強さの観点というよりは、小売さんは店舗が多く関係性が多いとか、メーカーは技術部門が強いといった視点は出ました。しかし、それよりも会社ごとの差が大きいことが議論でわかったため、社ごとに施策は変わるだろうというのが結論です。
タナケン先生とのディスカッション
最後の発表にふさわしい、人事の未来に関する提言が拝見できました。我々もプレイヤーである、そしてコンソーシアムで議論している、ということがわかりました。ぜひ今日の取り組みを自社の人事部に持ち帰っていただき、実践を進めていただきたいです。

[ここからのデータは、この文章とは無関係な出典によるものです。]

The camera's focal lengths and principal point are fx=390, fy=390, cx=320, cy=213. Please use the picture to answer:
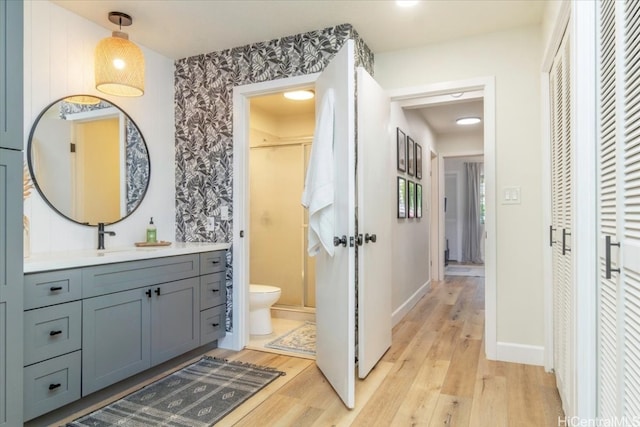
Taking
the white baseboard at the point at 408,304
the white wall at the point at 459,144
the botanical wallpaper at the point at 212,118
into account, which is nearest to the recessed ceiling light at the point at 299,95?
→ the botanical wallpaper at the point at 212,118

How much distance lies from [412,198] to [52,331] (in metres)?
3.74

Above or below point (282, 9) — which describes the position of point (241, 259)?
below

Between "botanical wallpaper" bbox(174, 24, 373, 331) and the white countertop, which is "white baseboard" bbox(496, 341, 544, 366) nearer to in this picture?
"botanical wallpaper" bbox(174, 24, 373, 331)

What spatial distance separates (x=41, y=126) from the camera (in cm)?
240

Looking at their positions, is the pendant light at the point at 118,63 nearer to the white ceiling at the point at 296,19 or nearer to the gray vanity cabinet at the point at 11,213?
the white ceiling at the point at 296,19

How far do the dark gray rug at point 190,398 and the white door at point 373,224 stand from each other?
0.67 metres

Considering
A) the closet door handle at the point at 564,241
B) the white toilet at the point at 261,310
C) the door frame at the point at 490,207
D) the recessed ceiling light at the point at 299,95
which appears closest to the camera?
the closet door handle at the point at 564,241

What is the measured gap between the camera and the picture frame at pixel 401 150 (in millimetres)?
4048

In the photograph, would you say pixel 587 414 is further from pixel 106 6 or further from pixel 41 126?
pixel 106 6

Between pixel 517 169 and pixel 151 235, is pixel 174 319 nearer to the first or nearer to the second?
pixel 151 235

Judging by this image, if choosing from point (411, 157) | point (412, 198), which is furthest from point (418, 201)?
point (411, 157)

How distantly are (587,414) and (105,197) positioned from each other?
2978 mm

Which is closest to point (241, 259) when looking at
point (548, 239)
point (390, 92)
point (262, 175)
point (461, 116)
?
point (262, 175)

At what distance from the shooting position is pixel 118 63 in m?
2.46
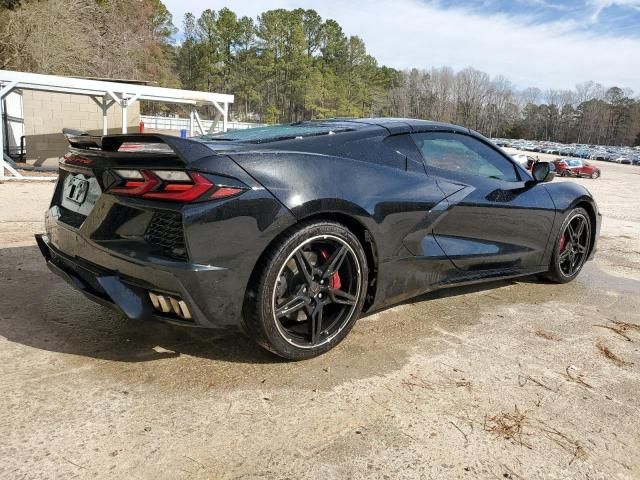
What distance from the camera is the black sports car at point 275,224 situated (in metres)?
2.27

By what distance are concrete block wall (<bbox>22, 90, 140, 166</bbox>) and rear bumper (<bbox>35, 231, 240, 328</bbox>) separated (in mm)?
15468

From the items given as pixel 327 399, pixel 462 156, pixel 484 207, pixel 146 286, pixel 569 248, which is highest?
pixel 462 156

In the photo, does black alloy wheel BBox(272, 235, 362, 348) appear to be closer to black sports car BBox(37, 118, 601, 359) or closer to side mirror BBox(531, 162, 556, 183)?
black sports car BBox(37, 118, 601, 359)

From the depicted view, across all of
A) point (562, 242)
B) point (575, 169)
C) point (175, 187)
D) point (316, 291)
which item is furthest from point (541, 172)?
point (575, 169)

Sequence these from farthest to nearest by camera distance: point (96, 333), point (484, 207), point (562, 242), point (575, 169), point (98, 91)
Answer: point (575, 169) → point (98, 91) → point (562, 242) → point (484, 207) → point (96, 333)

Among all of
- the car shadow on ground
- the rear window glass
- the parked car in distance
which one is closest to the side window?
the rear window glass

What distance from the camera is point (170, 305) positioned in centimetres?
233

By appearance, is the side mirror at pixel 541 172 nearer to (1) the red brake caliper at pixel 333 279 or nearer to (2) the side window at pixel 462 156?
(2) the side window at pixel 462 156

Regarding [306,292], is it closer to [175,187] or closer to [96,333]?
[175,187]

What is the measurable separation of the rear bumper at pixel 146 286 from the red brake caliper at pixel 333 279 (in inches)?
22.6

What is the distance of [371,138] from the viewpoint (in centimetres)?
298

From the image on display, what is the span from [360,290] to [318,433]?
95 cm

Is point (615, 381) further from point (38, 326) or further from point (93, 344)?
point (38, 326)

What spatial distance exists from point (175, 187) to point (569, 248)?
11.8 feet
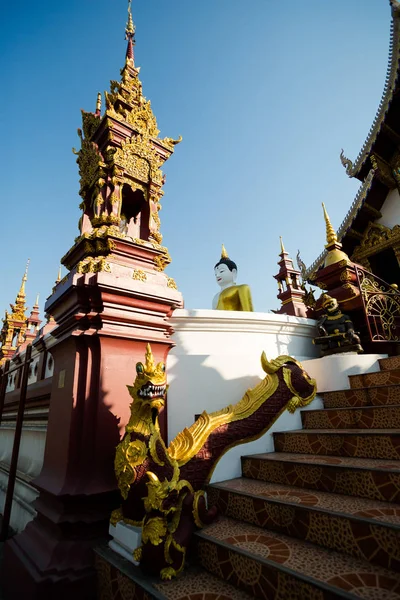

人事はグロースユニットであり、これからの経営を育てるのは人事です。ですから、経営部門のエースを人事に充ててほしいですね。
タナケン先生の総括
今回、ゼロからコンソーシアムを作ってくださった村澤さんが駆けつけてくださりましたので、まずは感想を伺います。
村澤:
最初はCOの定義で悩むところから始めましたが、今期で具体的な提言、人の変え方まで出てきたのが嬉しいです。人的資本経営の会議ではどうしても数値目標の話になりやすいのですが、ここでは地に足の付いた議論が多く、ぜひご支援できればと思いました。
タナケン先生:
「COとはたらく未来コンソーシアム 第3期」では、各社が本当の現場であるオフィス、工場まで行ってヒアリングしてくれました。問題を明らかにするだけでなく、打ち手として提言を出せたことが大きな成果でした。
「この提言を10年かけてやりましょう」では、世間のうねりに追いつけません。ですから、来年、再来年で成果を出していきたいです。ぜひ今後、みなさんでプランを実施していただいて、社内イントラ、動画コンテンツなどで発信していっていただきたいです。そして、見つけたことを社外へ発信していただき、知見を参画できなかった企業さんへも見せていただけると大きな社会がうごき、変わります。いろいろな学びをありがとうございました。
今後のプロセス~「はたらく未来白書 2024」の公開~
多くの法人様から「”はたらく未来白書”を見て、人事施策を作りました」という声が届いています。今年度のコンソーシアム研究会の成果報告書「はたらく未来白書2024」は、各分科会のレポートを編纂の上、3月下旬に公開の予定です。